Direction: Reproduce all of the material below word for word, keeping every line in its original order.

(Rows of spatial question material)
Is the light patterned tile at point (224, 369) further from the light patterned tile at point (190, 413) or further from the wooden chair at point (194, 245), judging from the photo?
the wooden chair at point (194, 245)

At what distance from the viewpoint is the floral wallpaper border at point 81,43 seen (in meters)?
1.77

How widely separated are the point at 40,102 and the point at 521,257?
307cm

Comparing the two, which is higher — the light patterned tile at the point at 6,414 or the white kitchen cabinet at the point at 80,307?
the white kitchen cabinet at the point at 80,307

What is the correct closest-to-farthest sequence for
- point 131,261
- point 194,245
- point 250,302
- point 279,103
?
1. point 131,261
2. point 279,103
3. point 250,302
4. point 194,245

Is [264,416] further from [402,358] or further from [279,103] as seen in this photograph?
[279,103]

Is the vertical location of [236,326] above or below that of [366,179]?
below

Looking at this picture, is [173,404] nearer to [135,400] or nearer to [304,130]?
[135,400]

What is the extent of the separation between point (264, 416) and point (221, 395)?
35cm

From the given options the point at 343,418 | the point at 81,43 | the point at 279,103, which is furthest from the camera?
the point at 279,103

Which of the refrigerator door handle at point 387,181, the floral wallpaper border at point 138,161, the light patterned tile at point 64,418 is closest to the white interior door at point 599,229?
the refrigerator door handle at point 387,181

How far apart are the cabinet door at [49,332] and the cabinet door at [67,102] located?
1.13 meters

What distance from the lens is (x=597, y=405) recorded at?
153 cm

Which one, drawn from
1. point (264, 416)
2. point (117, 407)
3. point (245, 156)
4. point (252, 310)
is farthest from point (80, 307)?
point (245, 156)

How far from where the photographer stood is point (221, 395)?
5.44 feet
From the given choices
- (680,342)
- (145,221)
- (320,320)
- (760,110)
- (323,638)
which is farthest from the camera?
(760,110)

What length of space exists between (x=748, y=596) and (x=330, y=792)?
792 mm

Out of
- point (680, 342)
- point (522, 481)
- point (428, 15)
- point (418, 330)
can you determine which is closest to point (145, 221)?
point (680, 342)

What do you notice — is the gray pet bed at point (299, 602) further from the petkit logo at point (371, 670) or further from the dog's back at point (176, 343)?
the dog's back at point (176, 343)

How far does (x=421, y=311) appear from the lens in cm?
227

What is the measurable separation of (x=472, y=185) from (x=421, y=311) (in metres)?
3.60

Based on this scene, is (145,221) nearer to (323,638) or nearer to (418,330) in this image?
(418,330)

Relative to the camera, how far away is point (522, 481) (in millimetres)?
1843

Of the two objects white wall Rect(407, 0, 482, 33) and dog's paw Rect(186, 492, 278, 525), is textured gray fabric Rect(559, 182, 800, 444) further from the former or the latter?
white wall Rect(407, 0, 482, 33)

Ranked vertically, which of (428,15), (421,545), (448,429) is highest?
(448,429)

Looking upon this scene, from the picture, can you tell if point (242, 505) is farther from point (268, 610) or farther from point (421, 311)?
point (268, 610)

The reply:
Is the light patterned tile at point (224, 369) further from the light patterned tile at point (190, 413) or further from the wooden chair at point (194, 245), judging from the photo?
the wooden chair at point (194, 245)

At what distance from the viewpoint is the floral wallpaper border at point 81,43 seen (in meters)?
1.77

How widely separated are the point at 40,102 and the point at 521,257?
307cm

Comparing the two, which is higher — the light patterned tile at the point at 6,414 or the white kitchen cabinet at the point at 80,307?
the white kitchen cabinet at the point at 80,307

What is the correct closest-to-farthest sequence for
- point 131,261
- point 194,245
- point 250,302
- point 279,103
?
1. point 131,261
2. point 279,103
3. point 250,302
4. point 194,245

Is [264,416] further from [402,358] or further from [279,103] as seen in this photograph?
[279,103]

Is the vertical location of [236,326] above or below that of [366,179]?
below

Looking at this picture, is [173,404] nearer to [135,400] or nearer to [304,130]?
[135,400]

What is the extent of the separation between point (264, 416) and point (221, 395)?
35cm

From the given options the point at 343,418 | the point at 81,43 | the point at 279,103, which is furthest from the camera?
the point at 279,103

Which of the refrigerator door handle at point 387,181, the floral wallpaper border at point 138,161, the light patterned tile at point 64,418 is closest to the white interior door at point 599,229?
the refrigerator door handle at point 387,181

How far apart are the cabinet door at [49,332] and the cabinet door at [67,102] located?
1.13 meters

What distance from the lens is (x=597, y=405) recorded at?
153 cm

Which one, drawn from
1. point (264, 416)
2. point (117, 407)
3. point (245, 156)
4. point (252, 310)
is farthest from point (80, 307)?
point (245, 156)

How far from where the photographer stood is point (221, 395)?
5.44 feet
From the given choices
- (680,342)
- (145,221)
- (320,320)
- (760,110)
- (323,638)
which is farthest from the camera?
(760,110)

What length of space exists between (x=748, y=596) and (x=330, y=792)?
792 mm

Out of
- point (680, 342)
- point (522, 481)
- point (428, 15)
- point (418, 330)
can you determine which is closest to point (145, 221)?
point (680, 342)

What do you notice — is the gray pet bed at point (299, 602) further from the petkit logo at point (371, 670) or further from the dog's back at point (176, 343)?
the dog's back at point (176, 343)

How far does (x=421, y=311) appear from the lens in cm?
227

What is the measurable separation of (x=472, y=185) from (x=421, y=311) (in metres)?
3.60

Based on this scene, is (145,221) nearer to (323,638) or nearer to (418,330) in this image?
(418,330)

Relative to the camera, how far away is point (522, 481) (in millimetres)?
1843

Of the two objects white wall Rect(407, 0, 482, 33) and dog's paw Rect(186, 492, 278, 525), is textured gray fabric Rect(559, 182, 800, 444) further from the former or the latter?
white wall Rect(407, 0, 482, 33)

Ranked vertically, which of (428,15), (421,545), (448,429) is highest?
(448,429)

Looking upon this scene, from the picture, can you tell if point (242, 505) is farther from point (268, 610) or farther from point (421, 311)?
point (268, 610)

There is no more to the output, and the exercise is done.